Gauging on the lattice and gapped/gapless topological phases
Takamasa Ando
TL;DR
This work develops a unified lattice framework for effective gauging and fermionization, where Gauss-law constraints are enforced energetically rather than strictly, to realize both gapped and gapless topological phases with a nontrivial action of an enlarged symmetry $\Gamma$ that extends a finite abelian group $A$ by $G$ via $1\rightarrow A\rightarrow \Gamma\rightarrow G\rightarrow 1$. By coupling to background fields $\hat{A}$, $G$, and $A$ and using explicit lattice constructions, the authors derive precise topological response actions and classify emergent anomalies, including mixed $G\times\hat{A}$ anomalies and Gu-Wen fermionic anomalies, in terms of group cohomology data $[e]\in H^2(G,A)$ and cocycles in $H^3(G\times\hat{A},U(1))$. They demonstrate how effective gauging yields both gapped and intrinsically gapless SPTs (igSPTs), with concrete 1+1D examples (TFI, XXZ, clock models) and higher-dimensional remarks, and show how gapless phases can host emergent anomalies by incorporating appropriate symmetry extensions and condensations. The field-theory perspective ties these lattice constructions to bulk-boundary inflow, describing how $-\int g^*e\cup \hat{A}$ cancels boundary anomalies and how the surviving global symmetry acts faithfully on the full Hilbert space. Overall, the paper provides a versatile toolkit for constructing and diagnosing both gapped and gapless topological phases via effective gauging/fermionization, with clear routes to higher dimensions and connections to established igSPT frameworks and Gu-Wen anomaly data.
Abstract
In this work, we explore topological phases of matter obtained by effectively gauging or fermionizing a system, where the Gauss law constraint is only enforced energetically.

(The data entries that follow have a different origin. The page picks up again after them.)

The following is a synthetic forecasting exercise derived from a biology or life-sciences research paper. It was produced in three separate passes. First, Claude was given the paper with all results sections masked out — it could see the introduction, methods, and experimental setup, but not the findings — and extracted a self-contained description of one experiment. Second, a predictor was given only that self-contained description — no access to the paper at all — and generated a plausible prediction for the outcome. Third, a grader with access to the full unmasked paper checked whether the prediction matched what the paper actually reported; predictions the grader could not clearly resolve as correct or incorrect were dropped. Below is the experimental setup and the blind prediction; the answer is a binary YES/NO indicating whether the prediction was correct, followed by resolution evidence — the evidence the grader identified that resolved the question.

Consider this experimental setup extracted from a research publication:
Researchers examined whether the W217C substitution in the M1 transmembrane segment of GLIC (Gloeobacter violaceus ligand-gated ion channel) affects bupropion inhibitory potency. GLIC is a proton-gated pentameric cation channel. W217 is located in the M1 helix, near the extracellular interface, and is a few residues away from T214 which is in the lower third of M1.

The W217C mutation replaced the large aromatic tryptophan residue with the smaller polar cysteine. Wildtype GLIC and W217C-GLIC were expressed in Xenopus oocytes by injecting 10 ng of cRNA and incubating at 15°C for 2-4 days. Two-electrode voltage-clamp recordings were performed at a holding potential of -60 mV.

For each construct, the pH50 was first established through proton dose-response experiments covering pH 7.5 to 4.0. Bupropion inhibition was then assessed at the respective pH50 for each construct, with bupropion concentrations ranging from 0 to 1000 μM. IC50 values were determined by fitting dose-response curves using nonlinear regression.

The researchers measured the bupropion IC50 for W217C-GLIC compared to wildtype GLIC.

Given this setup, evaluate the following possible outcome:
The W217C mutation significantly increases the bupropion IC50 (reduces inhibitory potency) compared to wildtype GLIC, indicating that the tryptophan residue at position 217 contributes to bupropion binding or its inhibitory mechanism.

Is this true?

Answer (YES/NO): NO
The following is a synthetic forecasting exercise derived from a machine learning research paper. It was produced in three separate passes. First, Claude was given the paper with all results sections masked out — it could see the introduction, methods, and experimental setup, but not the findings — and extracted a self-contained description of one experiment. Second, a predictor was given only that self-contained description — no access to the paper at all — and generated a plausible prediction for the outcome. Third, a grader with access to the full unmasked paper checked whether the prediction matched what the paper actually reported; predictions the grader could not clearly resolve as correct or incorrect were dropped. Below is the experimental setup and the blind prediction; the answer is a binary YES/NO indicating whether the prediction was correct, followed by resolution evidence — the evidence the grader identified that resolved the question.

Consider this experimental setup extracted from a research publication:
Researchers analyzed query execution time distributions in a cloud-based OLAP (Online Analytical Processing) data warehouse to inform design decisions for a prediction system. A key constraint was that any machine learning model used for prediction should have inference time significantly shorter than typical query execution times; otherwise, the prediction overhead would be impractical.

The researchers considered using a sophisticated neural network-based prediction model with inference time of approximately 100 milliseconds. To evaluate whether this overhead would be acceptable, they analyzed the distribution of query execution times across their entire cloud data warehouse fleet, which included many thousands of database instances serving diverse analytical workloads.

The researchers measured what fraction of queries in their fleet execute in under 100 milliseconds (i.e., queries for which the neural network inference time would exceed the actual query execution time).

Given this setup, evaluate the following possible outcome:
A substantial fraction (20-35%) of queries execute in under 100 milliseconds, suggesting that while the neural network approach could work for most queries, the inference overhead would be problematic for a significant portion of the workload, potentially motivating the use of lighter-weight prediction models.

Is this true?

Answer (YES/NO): NO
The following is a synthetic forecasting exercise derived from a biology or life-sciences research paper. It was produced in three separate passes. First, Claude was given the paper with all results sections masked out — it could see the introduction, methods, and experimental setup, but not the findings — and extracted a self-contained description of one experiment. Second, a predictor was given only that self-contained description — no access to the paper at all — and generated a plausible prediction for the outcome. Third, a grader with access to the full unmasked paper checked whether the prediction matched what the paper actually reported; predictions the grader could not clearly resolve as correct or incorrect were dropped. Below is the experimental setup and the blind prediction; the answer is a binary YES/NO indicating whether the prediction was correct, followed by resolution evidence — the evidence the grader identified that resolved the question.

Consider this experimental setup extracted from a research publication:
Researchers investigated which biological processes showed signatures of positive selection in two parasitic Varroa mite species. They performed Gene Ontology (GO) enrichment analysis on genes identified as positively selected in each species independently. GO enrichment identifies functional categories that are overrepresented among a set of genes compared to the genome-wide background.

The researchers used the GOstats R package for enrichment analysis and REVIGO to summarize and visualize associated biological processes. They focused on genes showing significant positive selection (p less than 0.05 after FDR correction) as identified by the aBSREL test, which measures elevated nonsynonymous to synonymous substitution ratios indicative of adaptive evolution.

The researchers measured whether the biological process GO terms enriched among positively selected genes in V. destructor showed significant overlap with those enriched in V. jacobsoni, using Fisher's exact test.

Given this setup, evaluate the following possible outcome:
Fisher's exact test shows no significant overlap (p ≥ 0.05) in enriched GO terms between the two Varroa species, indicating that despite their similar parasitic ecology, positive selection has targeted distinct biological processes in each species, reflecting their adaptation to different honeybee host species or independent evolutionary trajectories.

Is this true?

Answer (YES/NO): YES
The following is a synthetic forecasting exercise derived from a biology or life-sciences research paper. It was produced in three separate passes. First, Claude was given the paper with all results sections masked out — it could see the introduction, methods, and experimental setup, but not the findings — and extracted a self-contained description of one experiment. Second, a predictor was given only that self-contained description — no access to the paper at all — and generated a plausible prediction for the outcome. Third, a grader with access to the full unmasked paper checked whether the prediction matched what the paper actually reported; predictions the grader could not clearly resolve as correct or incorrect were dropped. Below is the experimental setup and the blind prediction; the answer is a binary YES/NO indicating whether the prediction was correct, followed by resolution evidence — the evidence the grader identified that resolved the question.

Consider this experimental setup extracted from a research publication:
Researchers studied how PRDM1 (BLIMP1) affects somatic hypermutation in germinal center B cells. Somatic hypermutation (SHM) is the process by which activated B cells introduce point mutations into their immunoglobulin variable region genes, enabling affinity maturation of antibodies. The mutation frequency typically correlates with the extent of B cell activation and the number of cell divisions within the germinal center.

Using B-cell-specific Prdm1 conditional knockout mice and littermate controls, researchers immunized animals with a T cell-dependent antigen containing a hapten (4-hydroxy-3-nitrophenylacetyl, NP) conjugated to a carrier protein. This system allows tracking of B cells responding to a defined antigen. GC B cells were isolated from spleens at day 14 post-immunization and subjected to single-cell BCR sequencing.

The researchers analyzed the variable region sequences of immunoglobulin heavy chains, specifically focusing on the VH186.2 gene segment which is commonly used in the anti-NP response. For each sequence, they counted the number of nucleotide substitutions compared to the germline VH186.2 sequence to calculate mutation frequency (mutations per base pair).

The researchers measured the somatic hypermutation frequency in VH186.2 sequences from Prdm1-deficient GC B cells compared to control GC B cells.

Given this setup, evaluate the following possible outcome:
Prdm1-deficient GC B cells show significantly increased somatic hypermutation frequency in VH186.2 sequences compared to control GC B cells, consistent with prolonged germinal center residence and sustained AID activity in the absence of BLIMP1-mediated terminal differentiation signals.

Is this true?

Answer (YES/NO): YES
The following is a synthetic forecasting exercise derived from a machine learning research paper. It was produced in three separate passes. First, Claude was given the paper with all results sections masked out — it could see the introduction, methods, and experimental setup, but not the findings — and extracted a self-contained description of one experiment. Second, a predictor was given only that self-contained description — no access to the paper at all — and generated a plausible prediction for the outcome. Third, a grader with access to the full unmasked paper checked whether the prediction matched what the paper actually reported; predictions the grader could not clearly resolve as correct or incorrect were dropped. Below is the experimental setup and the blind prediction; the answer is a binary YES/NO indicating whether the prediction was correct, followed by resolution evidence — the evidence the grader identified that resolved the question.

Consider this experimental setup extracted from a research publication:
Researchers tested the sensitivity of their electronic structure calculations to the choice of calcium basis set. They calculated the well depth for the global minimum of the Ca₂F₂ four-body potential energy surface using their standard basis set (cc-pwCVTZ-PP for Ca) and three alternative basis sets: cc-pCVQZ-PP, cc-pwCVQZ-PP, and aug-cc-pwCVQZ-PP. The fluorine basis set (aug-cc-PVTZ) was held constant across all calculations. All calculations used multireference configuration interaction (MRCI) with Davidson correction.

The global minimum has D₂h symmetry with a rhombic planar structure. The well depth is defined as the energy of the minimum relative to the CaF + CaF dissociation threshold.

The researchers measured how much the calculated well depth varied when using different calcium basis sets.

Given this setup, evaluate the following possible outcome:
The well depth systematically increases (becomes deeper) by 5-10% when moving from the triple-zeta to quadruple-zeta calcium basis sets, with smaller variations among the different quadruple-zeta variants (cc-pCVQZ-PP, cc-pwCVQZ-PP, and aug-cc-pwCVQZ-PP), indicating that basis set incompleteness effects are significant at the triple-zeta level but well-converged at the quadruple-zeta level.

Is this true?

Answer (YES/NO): NO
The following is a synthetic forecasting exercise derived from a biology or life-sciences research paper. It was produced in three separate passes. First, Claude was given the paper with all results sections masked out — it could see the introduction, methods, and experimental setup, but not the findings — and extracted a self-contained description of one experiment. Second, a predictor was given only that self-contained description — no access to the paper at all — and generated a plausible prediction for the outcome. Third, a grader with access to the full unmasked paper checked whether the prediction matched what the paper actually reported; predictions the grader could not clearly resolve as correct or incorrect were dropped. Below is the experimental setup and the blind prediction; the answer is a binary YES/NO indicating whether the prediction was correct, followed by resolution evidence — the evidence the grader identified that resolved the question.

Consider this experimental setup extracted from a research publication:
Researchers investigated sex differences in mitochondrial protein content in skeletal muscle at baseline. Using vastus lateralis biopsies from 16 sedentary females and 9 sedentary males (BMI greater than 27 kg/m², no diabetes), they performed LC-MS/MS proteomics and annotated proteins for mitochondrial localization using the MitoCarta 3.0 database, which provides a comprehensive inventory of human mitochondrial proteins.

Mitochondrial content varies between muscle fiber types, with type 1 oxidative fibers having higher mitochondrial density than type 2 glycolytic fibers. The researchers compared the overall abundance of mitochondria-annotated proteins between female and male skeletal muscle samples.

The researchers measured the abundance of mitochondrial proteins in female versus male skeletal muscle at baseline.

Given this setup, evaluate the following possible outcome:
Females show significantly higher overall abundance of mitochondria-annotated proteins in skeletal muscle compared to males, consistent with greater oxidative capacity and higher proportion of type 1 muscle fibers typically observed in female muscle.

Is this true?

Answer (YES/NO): NO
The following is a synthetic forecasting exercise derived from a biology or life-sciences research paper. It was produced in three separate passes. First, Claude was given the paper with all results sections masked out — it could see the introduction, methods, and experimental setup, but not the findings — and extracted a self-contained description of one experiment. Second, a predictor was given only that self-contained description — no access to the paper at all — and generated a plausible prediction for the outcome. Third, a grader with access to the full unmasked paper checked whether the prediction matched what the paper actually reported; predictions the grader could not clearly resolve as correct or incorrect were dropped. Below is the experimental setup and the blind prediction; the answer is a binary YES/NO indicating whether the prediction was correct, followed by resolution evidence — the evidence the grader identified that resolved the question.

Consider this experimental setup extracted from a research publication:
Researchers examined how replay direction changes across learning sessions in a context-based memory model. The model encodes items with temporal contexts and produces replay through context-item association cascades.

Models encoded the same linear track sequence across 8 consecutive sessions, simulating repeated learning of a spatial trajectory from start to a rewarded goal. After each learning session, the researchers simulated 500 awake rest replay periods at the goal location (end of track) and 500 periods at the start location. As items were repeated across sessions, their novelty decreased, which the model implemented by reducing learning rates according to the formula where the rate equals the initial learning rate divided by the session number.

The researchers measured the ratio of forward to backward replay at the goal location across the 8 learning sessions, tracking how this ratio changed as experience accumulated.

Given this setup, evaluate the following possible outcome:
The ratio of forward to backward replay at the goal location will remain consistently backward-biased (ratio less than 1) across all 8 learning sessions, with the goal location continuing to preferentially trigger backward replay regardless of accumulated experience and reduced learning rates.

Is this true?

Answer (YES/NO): YES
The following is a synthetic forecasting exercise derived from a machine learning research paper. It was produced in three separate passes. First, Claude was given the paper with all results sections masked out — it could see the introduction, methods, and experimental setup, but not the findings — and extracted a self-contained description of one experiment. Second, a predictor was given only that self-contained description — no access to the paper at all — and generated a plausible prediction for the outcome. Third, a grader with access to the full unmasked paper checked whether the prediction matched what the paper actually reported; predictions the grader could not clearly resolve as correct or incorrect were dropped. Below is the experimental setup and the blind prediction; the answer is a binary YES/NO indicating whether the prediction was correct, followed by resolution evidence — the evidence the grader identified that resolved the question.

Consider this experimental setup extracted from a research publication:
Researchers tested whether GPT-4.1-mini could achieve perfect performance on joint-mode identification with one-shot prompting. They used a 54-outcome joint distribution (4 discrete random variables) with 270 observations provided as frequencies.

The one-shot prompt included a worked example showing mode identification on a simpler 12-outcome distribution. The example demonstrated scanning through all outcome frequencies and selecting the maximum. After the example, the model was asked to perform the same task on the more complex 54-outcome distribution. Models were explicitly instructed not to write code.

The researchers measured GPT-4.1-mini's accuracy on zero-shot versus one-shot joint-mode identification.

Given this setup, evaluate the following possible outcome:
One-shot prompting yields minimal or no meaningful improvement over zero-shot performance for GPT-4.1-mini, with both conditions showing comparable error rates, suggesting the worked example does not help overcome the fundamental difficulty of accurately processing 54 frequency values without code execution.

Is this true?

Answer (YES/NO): NO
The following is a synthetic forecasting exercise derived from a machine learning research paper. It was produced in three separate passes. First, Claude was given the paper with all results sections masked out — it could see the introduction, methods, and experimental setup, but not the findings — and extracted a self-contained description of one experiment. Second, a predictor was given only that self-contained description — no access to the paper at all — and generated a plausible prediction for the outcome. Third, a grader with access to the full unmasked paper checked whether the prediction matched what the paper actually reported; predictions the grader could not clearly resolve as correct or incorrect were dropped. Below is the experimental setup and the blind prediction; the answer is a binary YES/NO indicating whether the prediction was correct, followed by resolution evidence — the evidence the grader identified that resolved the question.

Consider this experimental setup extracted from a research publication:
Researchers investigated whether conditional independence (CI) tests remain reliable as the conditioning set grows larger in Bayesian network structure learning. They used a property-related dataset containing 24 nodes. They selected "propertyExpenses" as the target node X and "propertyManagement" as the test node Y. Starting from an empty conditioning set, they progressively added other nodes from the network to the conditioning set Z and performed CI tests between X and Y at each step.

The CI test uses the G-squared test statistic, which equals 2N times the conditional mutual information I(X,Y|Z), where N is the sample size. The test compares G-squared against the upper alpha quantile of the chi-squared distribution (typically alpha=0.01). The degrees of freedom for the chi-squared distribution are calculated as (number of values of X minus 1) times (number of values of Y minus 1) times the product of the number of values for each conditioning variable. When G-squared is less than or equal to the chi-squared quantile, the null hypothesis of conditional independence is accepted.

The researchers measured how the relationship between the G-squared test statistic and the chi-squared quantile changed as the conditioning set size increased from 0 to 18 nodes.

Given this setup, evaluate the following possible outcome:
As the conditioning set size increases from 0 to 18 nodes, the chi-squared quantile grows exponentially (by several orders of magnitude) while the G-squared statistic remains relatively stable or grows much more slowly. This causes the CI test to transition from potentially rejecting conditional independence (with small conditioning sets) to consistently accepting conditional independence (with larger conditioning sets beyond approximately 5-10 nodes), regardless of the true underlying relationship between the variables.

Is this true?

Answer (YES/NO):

In contrast to conventional gauging or fermionization, the symmetry that is effectively gauged at low energies still generates a global symmetry that acts on the whole Hilbert space faithfully. This symmetry turns out to protect a nontrivial topological phase together with other symmetries, or it can carry a nontrivial emergent 't Hooft anomaly. We provide a precise formula for the topological response action involving these symmetries in a general setup, as well as a formula for 't Hooft anomalies. As an application, we apply the general treatment of the procedure to gapless systems and find various new gapless SPT phases, such as the one carrying the Gu-Wen fermionic anomalies at low energy.